MRI is an imaging method which magnetically excites nuclear spin of an object placed in a static magnetic field with an RF pulse having the Larmor frequency and reconstructs an image based on MR signals generated due to the excitation. The above-described MRI means magnetic resonance imaging, the RF pulse means a radio frequency pulse, and the MR signal means a magnetic resonance signal.
Here, an RF (Radio Frequency) coil is a coil device which applies an RF pulse to nuclear spin inside an object by, for example, supplying a coil with an RF pulse electric current and receives generated echo signals as MR signals. RF coils are classified into the following three types in terms of transmission and reception: a transmit-only RF coil, a receive-only RF coil, and a dual-purpose RF coil used for transmitting of RF pulses and receiving of MR signals. In addition, RF coils are also classified into a whole body type and a local type.
Since MR signals emitted from an object are weak, it is preferable to receive MR signals at a position as close to the object as possible. Thus, various types of the local RF coils, each of which is shaped so as to fit each part of a human body, are used depending on an imaging part.
In MRI, multi-channel system is developed in an acquisition system of MR signals.
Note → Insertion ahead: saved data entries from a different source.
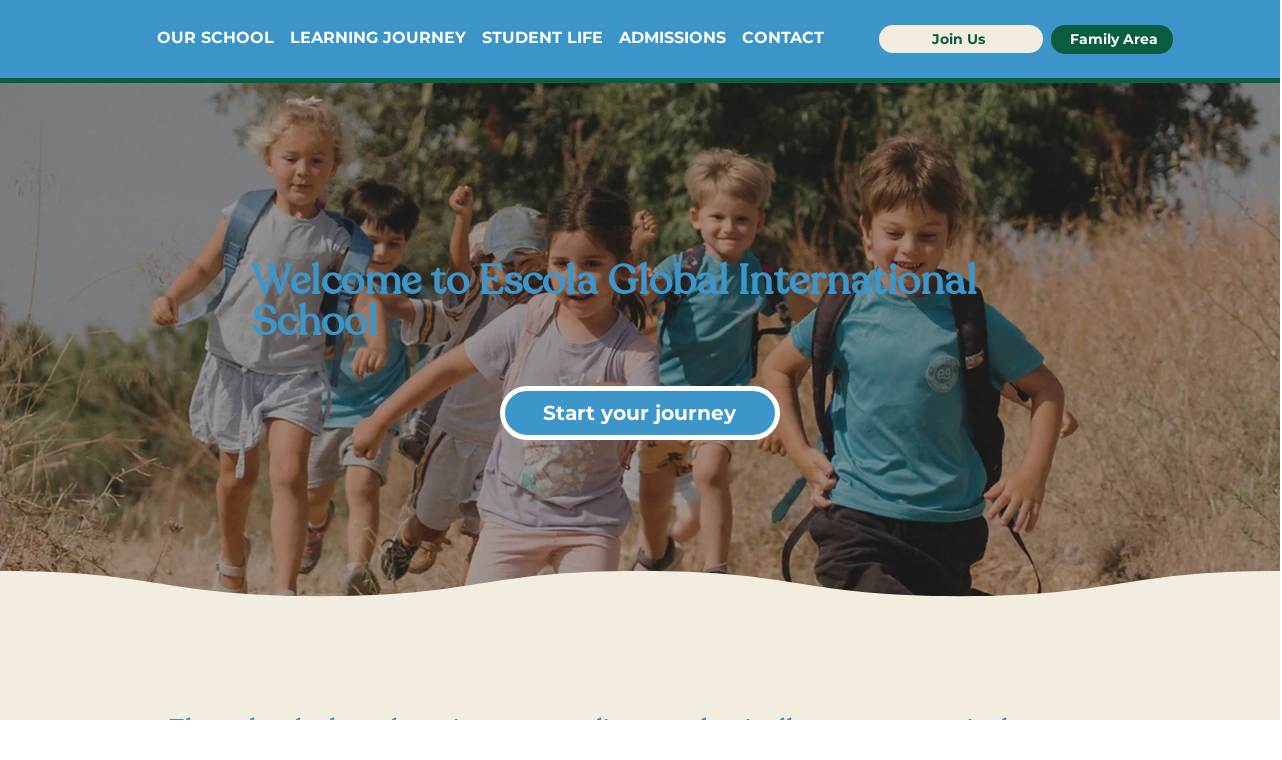

--- FILE ---
content_type: application/javascript
request_url: https://static.parastorage.com/services/form-app/1.2217.0/client-viewer/form-app-date-input.chunk.min.js
body_size: 991
content:
"use strict";(("undefined"!=typeof self?self:this).webpackJsonp__wix_form_app=("undefined"!=typeof self?self:this).webpackJsonp__wix_form_app||[]).push([[3458],{31307:(e,a,r)=>{},21804:(e,a,r)=>{r.r(a),r.d(a,{default:()=>u});var n=r(27762),l=r.n(n),t=r(39076),o=r(24835),i=r(64979),s=r(63960),d=r(97074),c=r(63e3);const u=e=>{let{id:a,description:r,target:n,value:u,error:h,hasError:m=!1,errorMessage:f,required:p,label:b,hideLabel:g,onBlur:E,onFocus:v,onChange:y,disabled:I,hidePlaceholder:_,showDateLabels:L,requiredIndicatorType:B,requiredIndicatorPlacement:F,FieldLayout:C}=e;const{labelId:D,inputId:N,errorId:w,descriptionId:q,ariaDescribedBy:M}=(0,t.rm)(a,h,r);return l().createElement(C,{fieldId:a,renderLabel:()=>l().createElement(d.a,{labelId:D,required:p,label:b,hideLabel:g,requiredIndicatorType:B,requiredIndicatorPlacement:F}),renderInput:()=>l().createElement(o.o,{onBlur:E,onChange:y,onFocus:v,inputId:N,ariaLabelledBy:D,value:u??"",id:a,disabled:I,errors:(0,i.yI)(m,u??""),hidePlaceholder:_,showDateLabels:L,required:p,ariaDescribedBy:M}),renderDescription:()=>l().createElement(l().Fragment,null,l().createElement(c.n,{target:n,hasError:m,errorMessage:f,id:w}),l().createElement(s.a,{description:r,id:q}))})}},24835:(e,a,r)=>{r.d(a,{o:()=>u});var n=r(27762),l=r.n(n),t=r(95685),o=r.n(t),i=r(8333),s=r(12447),d={root:"s__2mArQN",fields:"sk0zkF0",mobile:"sY1cUNk"};var c=r(16791);function u(e){let{onBlur:a,onChange:r,onFocus:n,inputId:t,ariaLabelledBy:u,value:h,id:m,disabled:f,errors:p,hidePlaceholder:b,showDateLabels:g,required:E,ariaDescribedBy:v}=e;const{isMobile:y}=(0,i.Z)();return l().createElement(s.p,{id:t,onFocus:n,onBlur:a,ariaLabelledBy:u,className:o()(d.fields,{[d.mobile]:y}),ariaDescribedBy:v,required:E},l().createElement(c.k,{inputId:t,disabled:f,errors:p,hidePlaceholder:b,showDateLabels:g,required:E,id:m,onChange:r,value:h}))}},16791:(e,a,r)=>{r.d(a,{k:()=>M});var n=r(20011),l=r(27762),t=r.n(l),o=r(7189),i=r(96080);const s={MONTH:"TKBErF",month:"TKBErF",DAY:"h5hGNS",day:"h5hGNS",YEAR:"ESUU5K",year:"ESUU5K",fields:"Zv5p0U",mobile:"qwZHYD"};var d=r(95685),c=r.n(d),u=r(81281),h=r(8076),m=r(18800),f=(r(95191),"s__3C36jJ sf_Wygh"),p="sv1lDQh",b="sUR1c6o";var g=r(8502),E=r(3889),v=r(8333);r(31307);var y="s__5y9__j s__5SnCpG",I="s__9TRg7W",_="se7QMv3",L="sM2xpYs";var B="sKJqeEu sf_Wygh",F="sv1lDQh",C="sUR1c6o";var D=r(82981),N=r(97074);const w={[D.sL.DAY]:function(e){const{id:a,className:r,onChange:l,...o}=e,{t:s}=(0,i.$G)(),d=(0,m.F0)().includes(m.dA.INPUT_FIELDS_HOVER);return t().createElement(u.n,(0,n.Z)({},o,{type:"text",inputMode:"numeric",maxLength:2,theme:h.u.Box,newErrorMessage:!0,onChange:function(a){null==e.onChange||e.onChange(a.target.value)},"aria-label":s("field.date.placeholder.day"),className:c()(r,f,b,{[p]:d})}))},[D.sL.MONTH]:function(e){const{id:a,className:r,onChange:o,...s}=e,{t:d}=(0,i.$G)(),{isMobile:u,locale:h}=(0,v.Z)(),f=(0,l.createRef)(),p=(0,m.F0)().includes(m.dA.INPUT_FIELDS_HOVER),b=(0,l.useMemo)(()=>function(e){const a=new Intl.DateTimeFormat(e,{month:"long"});return Array.from(Array(12).keys()).map(function(e){return a.format(new Date(2023,e))})}(h).map((e,a)=>({value:e,id:`${a+1}`,isSelectable:!0})),[h]);return t().createElement(g.L,(0,n.Z)({},s,{key:String(Boolean(e.value)),upgrade:!0,ref:f,newErrorMessage:!0,mobileNativeSelect:u,"aria-label":d("field.date.placeholder.month"),options:b,onChange:function(e){var a;null==o||o(e.id),null==(a=f.current)||a.focus()},initialSelectedId:e.value?e.value.toString():void 0,className:c()(r,y,L,{[_]:p,[I]:u}),theme:E.IQ.Box,flip:!1}))},[D.sL.YEAR]:function(e){const{id:a,className:r,onChange:l,...o}=e,{t:s}=(0,i.$G)(),d=(0,m.F0)().includes(m.dA.INPUT_FIELDS_HOVER);return t().createElement(u.n,(0,n.Z)({},o,{type:"text",inputMode:"numeric",newErrorMessage:!0,maxLength:4,theme:h.u.Box,onChange:function(a){null==e.onChange||e.onChange(a.target.value)},"aria-label":s("field.date.placeholder.year"),className:c()(r,B,C,{[F]:d})}))}},q=e=>{const a=w[e];return a?function(r){let{id:l,inputId:d,hidePlaceholder:c,showDateLabels:u,onChange:h,values:m,errors:f,...p}=r;const{t:b}=(0,i.$G)(),g=c?void 0:b(`field.date.placeholder.${e.toLowerCase()}`),E=m[e],v=f[e],y=b(`field.date.label.${e.toLowerCase()}`);return t().createElement("div",{className:s[e]},t().createElement(N.a,{labelId:`form-field-sub-label-${e}-${d}`,label:y,hideLabel:!u,required:!1}),t().createElement(a,(0,n.Z)({},p,{id:l,error:v,value:E,"data-date-field":!0,"data-hook":e,placeholder:g,onChange:a=>h((0,o.yl)(a,e,m))})))}:()=>null};function M(e){let{value:a,...r}=e;const{regionalFormat:i}=(0,v.Z)(),s=(0,D.L7)(i).filter(D.Is).join(","),d=(0,l.useMemo)(()=>s.split(",").map(e=>q(e.toUpperCase())),[s]),c=(0,l.useMemo)(()=>(0,o.cN)(a),[a]);return t().createElement(t().Fragment,null,d.map((e,a)=>t().createElement(e,(0,n.Z)({key:a,values:c},r))))}},12447:(e,a,r)=>{r.d(a,{p:()=>c});var n=r(20011),l=r(27762),t=r.n(l),o=r(95685),i=r.n(o);const s="qIsPhZ";var d=r(3285);const c=e=>{let{id:a,ariaLabelledBy:r,ariaDescribedBy:l,required:o,className:c,onBlur:u,onFocus:h,...m}=e;const{handleFocus:f,handleBlur:p,containerRef:b}=(0,d.K)({onBlur:u,onFocus:h}),g=[r,l].filter(Boolean).join(" ");return t().createElement("fieldset",(0,n.Z)({ref:b,id:a,"aria-labelledby":g,"aria-required":o,className:i()(s,c),onBlur:p,onFocus:f},m))}}}]);
//# sourceMappingURL=form-app-date-input.chunk.min.js.map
The above-described channel means each of pathways of MR signals outputted from each of coil elements and inputted to an RF receiver of an MRI apparatus. The number of channels is set to equal to or smaller than the input reception number of the RF receiver.
If the number of cables between an RF coil and a control side of an MRI apparatus such as an RF receiver side increases due to development of the above-described multichannel system, hard-wiring becomes complicated. Thus, wireless RF coils which wirelessly transmit/receive data between an RF coil and a control side of an MRI apparatus are developed.
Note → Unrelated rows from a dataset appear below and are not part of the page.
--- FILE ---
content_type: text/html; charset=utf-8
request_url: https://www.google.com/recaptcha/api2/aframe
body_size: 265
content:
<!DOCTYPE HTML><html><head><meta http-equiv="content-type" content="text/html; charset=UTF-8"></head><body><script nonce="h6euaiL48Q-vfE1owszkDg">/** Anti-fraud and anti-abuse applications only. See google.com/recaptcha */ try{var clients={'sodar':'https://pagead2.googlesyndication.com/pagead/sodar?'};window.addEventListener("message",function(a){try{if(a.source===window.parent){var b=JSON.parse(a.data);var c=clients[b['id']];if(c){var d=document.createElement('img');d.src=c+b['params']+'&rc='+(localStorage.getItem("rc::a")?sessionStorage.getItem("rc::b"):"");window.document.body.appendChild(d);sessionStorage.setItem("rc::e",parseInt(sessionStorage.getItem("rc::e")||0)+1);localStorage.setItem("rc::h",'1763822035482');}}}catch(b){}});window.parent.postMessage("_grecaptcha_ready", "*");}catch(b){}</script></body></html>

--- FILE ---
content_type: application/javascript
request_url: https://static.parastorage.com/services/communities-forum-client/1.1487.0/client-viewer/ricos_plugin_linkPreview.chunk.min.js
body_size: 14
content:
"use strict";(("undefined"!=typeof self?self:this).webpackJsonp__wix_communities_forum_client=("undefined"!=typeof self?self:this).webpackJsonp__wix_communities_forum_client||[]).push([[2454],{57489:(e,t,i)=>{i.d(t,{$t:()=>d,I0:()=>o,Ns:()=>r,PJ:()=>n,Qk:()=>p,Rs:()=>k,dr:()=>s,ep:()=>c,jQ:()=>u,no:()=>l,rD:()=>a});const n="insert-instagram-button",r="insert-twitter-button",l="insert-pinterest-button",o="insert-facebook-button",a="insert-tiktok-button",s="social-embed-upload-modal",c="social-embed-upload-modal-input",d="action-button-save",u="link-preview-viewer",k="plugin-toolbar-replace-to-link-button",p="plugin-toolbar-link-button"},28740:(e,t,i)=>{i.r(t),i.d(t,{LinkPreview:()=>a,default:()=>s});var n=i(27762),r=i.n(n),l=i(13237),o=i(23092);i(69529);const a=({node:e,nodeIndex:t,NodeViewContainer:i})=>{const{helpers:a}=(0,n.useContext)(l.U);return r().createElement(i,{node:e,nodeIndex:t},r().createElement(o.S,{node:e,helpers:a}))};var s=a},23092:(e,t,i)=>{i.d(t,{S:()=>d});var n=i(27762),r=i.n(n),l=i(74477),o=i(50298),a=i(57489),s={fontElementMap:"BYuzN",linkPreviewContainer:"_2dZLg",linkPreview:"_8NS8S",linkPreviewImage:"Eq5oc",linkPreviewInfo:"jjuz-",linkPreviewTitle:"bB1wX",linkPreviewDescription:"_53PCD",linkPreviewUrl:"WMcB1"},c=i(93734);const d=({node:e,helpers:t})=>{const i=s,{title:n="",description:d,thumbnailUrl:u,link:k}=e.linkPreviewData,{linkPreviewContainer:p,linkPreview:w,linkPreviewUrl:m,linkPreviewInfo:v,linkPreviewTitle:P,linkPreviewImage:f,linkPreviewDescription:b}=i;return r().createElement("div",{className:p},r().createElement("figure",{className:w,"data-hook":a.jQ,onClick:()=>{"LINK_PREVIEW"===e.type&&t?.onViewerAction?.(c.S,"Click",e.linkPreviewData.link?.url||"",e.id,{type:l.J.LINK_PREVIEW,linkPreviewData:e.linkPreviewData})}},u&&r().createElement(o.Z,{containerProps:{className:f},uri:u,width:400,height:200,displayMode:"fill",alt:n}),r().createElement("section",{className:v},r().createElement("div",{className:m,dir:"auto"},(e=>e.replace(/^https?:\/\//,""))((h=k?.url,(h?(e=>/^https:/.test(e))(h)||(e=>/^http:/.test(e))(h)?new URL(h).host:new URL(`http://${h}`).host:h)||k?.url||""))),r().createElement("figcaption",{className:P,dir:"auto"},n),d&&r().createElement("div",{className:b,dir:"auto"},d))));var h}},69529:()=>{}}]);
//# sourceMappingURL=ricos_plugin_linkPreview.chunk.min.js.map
In an MRI system configured to digitize MR signals and wirelessly transmit the digitized MR signals, a control-side clock signal of an MRI apparatus to be used as a reference and a coil-side clock signal inside a wireless RF coil are synchronized with each other in some way. This is because even if two oscillators, one of which is in the wireless RF coil and another of which in the control side of the MRI apparatus, output nominally the same frequency, two frequencies outputted by the respective two oscillators do not completely match each other due to individual differences. Thus, even if the phases of the respective two oscillators in the wireless RF coil side and the control side are matched each other at a certain time point, the phases of the respective two oscillators gradually shift from each other unless processing of synchronizing the coil-side clock signal with the control-side clock signal is continued.
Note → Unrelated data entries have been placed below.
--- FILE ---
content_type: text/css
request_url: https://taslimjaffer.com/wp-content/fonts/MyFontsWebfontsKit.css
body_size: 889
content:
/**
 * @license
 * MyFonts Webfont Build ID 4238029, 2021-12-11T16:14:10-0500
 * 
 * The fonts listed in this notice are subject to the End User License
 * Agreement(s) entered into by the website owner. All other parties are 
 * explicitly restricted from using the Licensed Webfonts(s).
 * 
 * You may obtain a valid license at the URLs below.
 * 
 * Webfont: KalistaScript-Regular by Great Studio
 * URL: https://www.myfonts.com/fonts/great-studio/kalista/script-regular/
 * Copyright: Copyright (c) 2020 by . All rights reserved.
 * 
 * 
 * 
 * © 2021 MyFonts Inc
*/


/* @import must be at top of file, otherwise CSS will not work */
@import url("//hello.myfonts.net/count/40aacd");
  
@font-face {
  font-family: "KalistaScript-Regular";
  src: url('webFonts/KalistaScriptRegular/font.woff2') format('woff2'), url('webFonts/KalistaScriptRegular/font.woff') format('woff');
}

When a synchronization signal is wirelessly transmitted from a control side of an MRI apparatus to a wireless RF coil side, an electromagnetic wave used for the synchronization signal must conform to the Radio Law and/or Regulations. However, Law or Regulations concerning radio transmission are different from country to country. Thus, the same transmission frequency and modulation system as those permitted in a certain country cannot always be used in another country.